Dit was ook de periode waarin elke vrije minuut van mijn bestaan gevuld was met wat ik 'de Heilige Drievuldigheid van het introverte kind' noem: stripverhalen, tekenfilms en videospelletjes. Ik stond op met Rode-Ridderalbums, at met afleveringen van 'Donald Duck', en ging 'slapen' met Pokémon Emerald, dat ik stiekem onder de lakens nog uren en uren speelde.

Als vijftienjarige tiener begreep ik dat volwassenheid niet zo simpel was: niet enkel besefte ik dat de overheid helemaal niet aan mijn deur zou komen kloppen, maar ik realiseerde me dat volwassenen eigenlijk helemaal geen volwassenen zijn. Ze zijn gewoon kinderen met wat meer centimeters, verantwoordelijkheid en maatschappijdruk, die faken dat ze volwassen zijn tot ze het zelf beginnen te geloven. Fake it till you make it.

De Heilige Drievuldigheid was inmiddels aan haar secularisering begonnen.
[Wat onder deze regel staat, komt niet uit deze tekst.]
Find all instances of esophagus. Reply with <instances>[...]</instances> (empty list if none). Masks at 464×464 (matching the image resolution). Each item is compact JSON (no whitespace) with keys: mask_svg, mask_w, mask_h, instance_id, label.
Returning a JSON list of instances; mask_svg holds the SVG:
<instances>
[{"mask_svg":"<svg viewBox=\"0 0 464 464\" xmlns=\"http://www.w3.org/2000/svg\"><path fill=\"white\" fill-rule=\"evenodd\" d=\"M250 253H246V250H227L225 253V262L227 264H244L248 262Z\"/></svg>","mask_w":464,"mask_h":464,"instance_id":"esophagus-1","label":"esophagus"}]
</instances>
Johan van Horst werd vervangen door 'Joe Speedboot', 'Donald Duck' door 'Thuis' en 'Pokémon' door 'Call of Duty 327' of elke andere game die je geen rare blikken opleverde op de speelplaats. De mening van ukkepukjes van mijn leeftijd betekende toen, spijtig genoeg, vaak meer dan mijn eigen mening.

Op mijn tweeëntwintigste, een paar maanden na het begin van de coronacrisis, begon ik op te merken dat sommige mensen hun volwassenheid niet meer hoeven faken. Ze spreken over Foucault, vullen hun belastingaangifte in en gaan op tijd slapen. Eerst dacht ik dat het kind in hen compleet verdwenen was. Maar het is er nog: kleine verborgen stukjes kind, alsof ze verstoppertje spelen in het wonderbaarlijke geheel dat een mens is. Kleine gouden eilandjes die de ogen van mensen doen fonkelen als je er toevallig over begint, waar ze enthousiast en tegelijk licht ongemakkelijk over babbelen.

Door corona zochten we allemaal manieren om ons bezig te houden. In plaats van nog meer Harari, geschiedenisdocumentaires en 'Among Us', ging ik terug naar de Rode Ridder, naar Donald en naar 'Pokémon'. Ik doorzocht thuis de stofnesten naar verloren gewaande stripboeken, keek de oude tekenfilms op YouTube, en vond tweedehands gameconsoles die me terugbrachten naar mijn jonge zelve. Nu ik zelf min of meer volwassen begin te worden, merk ik dat ook de mensen waarmee ik een babbeltje sla net dat beetje enthousiaster reageren, wanneer we praten over onze nostalgische hebbedingetjes.

Als ik dus iets wil bereiken met deze hersenkronkel, is het dit: ga op zoek naar wat je blij maakte als kind. Je favoriete ontbijtgranen, dat ene boek dat je maar bleef lezen, of die oude knuffel die je stiekem nooit weg durfde te doen. Vraag aan je vrienden wat hen bezig hield, en geniet van de fonkel in hun ogen wanneer ze honderduit beginnen te vertellen. Je krijgt er het verleden niet mee terug, maar je toekomst wordt er een stuk knusser door.